El tipo había agarrado el tenedor y comía de nuevo, picoteando sin mirarlo, como si su muerte no fuera más que un trámite insignificante y rutinario.
El perro, como un antecedente, había dejado de gemir, de moverse, de vivir.
Solo una rigidez ajena lo vestía, y un pequeño agujero entre las costillas por el que apenas si había salido sangre.
El jefe de la banda terminó de almorzar...después se limpió la boca con una servilleta y dijo
“mátenlo”, displicente, como si esperar su orden hubiera estado de más,
pero agradeciendo la cortesía de dejarlo comer.
Empezó a disparar contra las
caras sarcásticas, pero solo hacia tac, tac, tac, tac, tac, tac, tac porque no
tenía balas, y esta vez la carcajada fue atronadora, haciéndolo llorar de rabia
y vergüenza, cagarse de miedo y mearse porque no tenía más ganas de aguantar y
ya no le importaba nada, solo quería aflojarse, y eso hizo.
Alguno lo agarro al vuelo antes de que sus piernas lo dejaran caer, mientras otro recuperaba el revólver, haciendo enseguida la mímica de su tiroteo ficticio, y todos se agarraban el pecho, falsamente heridos, o caían riendo, como un juego de niños.
Una sonrisa triste se pintó en su cara, acordándose de las tardes con su primo jugando con pistolas de juguete, otro perro se acercó a olerlo, mientras caminaba para afuera, lo acompañarían hasta su casa, arrastrando las patas, sin reproches, después de todo había demostrado algo, no se había arrodillado ni cedido completamente a su miedo…
Iba pensando en las últimas palabras del Gallego, en
la escuela, que todavía podía retomar, en otras tardes trabajando en el salón,
en su casa y su ropa lavada, ni se dio cuenta que habían llegado.
Abrieron la puerta solo después de
espiar largamente por las rendijas de la puerta.
¡Buenas tardes Señora! ¡Acá está el nene!
¡Enterito como lo mando Doña Cata!
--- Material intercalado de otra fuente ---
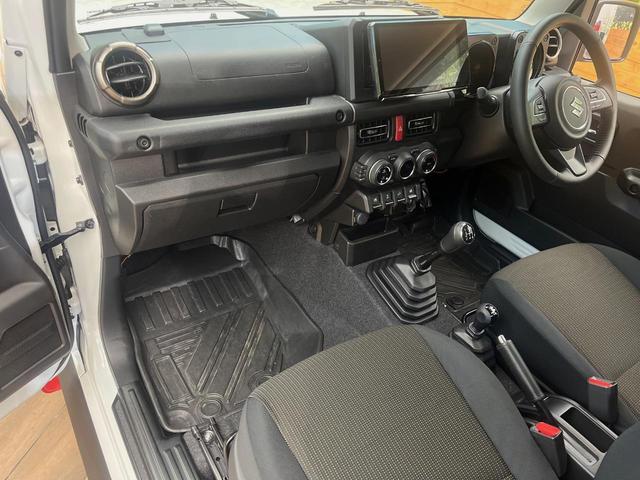 ジムニーシエラ JC 4WD 5速MT車 SDナビ 衝突被害軽減システム 禁煙車 デジタルインナーミラー シートヒーター スマートキー LEDヘッド ETC クルコン 純正15インチアルミホイール ミラーヒーター(28枚目)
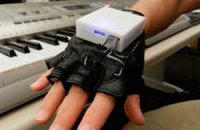 Учені навчилися лікувати параліч за допомогою "електронної рукавички"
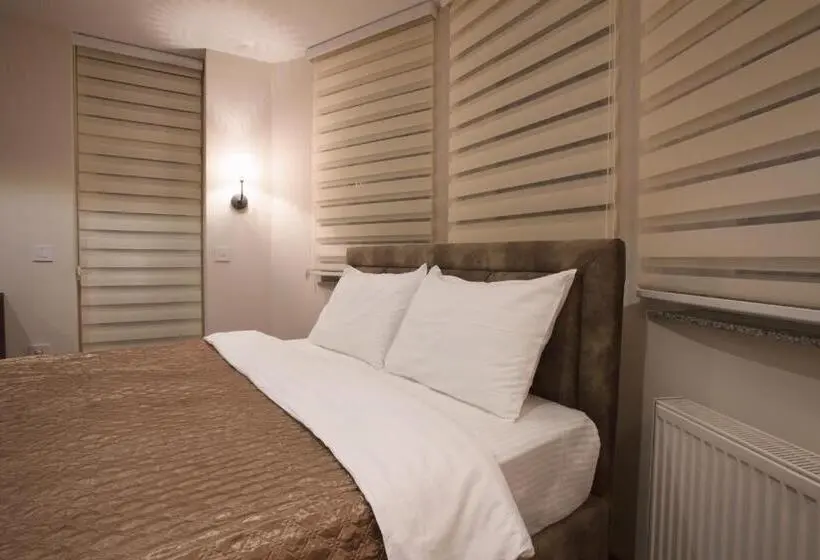 اتاق استاندارد با بالکن, Apartmani Brocat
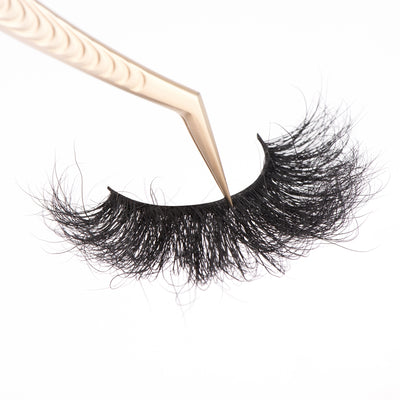 DAT CALI GIRL EYELASHES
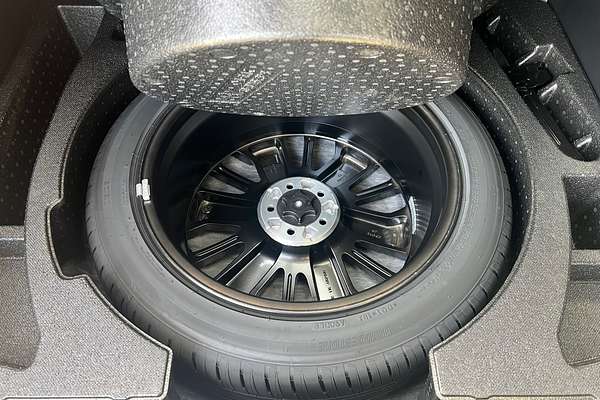 2025 Mitsubishi Outlander Exceed Tourer ZM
Ahí el Gallego le manda saludos y unas
cositas para sus hijos, y hasta le devuelve este ¡Medio cagado! Mejor si
va a la escuela y estudia, porque no sirve ni para matar perros, jajajaja y lo
soltaron porque a la vista de su casa ya podía pararse solo.
Ellos se fueron riéndose y apuntándose con las armas, cargadas estas, de verdad, y el entro a la casa sin hablar, mientras su madre empezaba a desparramar los comestibles arriba de la mesa.
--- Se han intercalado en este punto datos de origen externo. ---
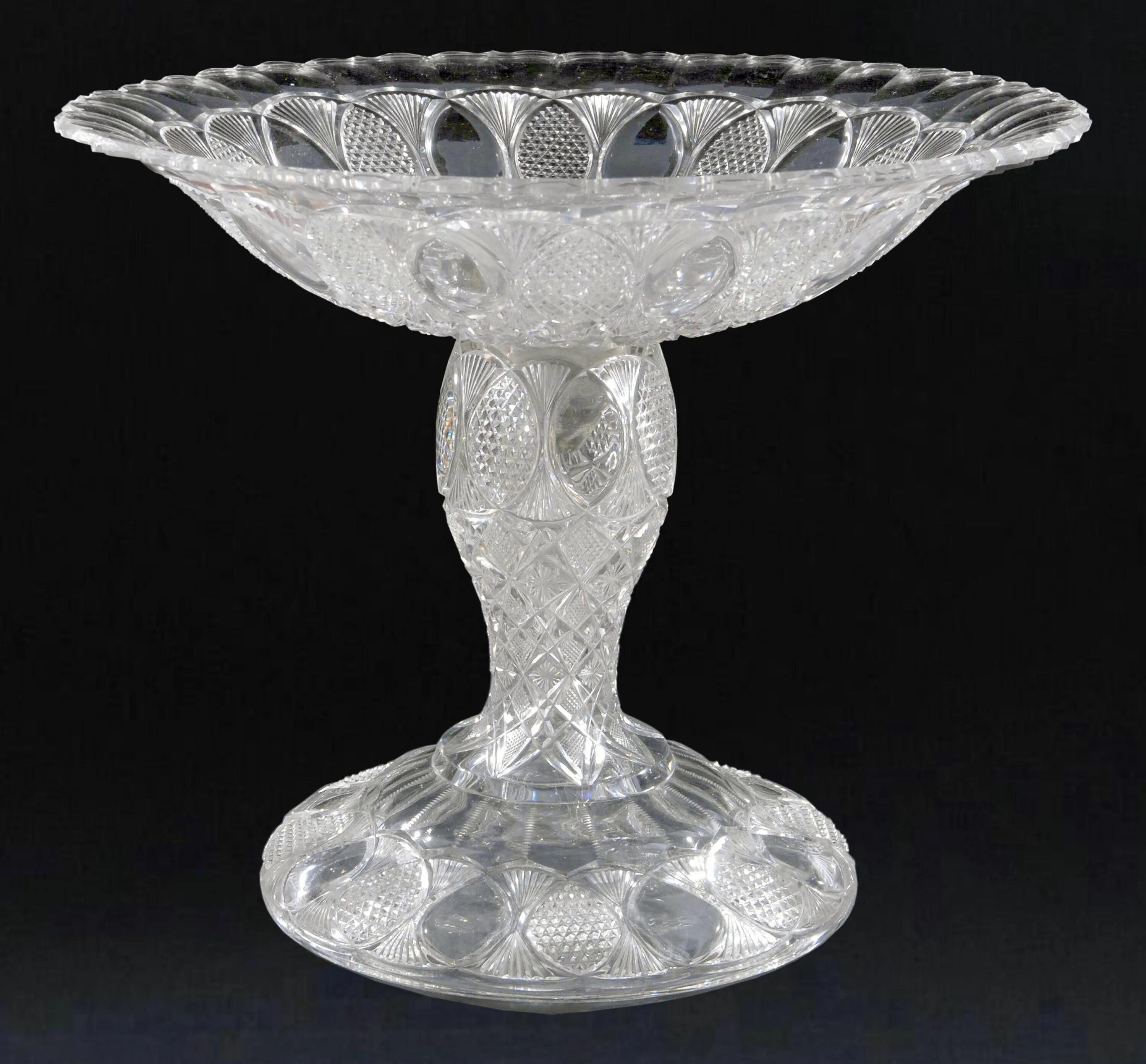 ваза хрустальная лзхс. красивые хрустальные вазы. на витрине стояла ваза из хрусталя. хрустальные вазы из китая. ваза sculpture 33 см хрусталь nachtmann.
Agarro la garrafa que nunca había querido llevar, mirando burlonamente como su madre y su hermana le cruzaban un palo y la cargaban entre las dos, y sin acordarse de que estaba cagado, se la revoleo al hombro, para ir a cambiarla al almacén, a dos cuadras.
Los niños en la calle lo miraban distinto
pero el no saludó a nadie, tenía un pozo en el estómago, un sol saliendo en el
pecho, un perro atigrado colgando de su cabeza, y unas cuantas cosas que hacer
hasta mañana, cuando volviera al tercer año.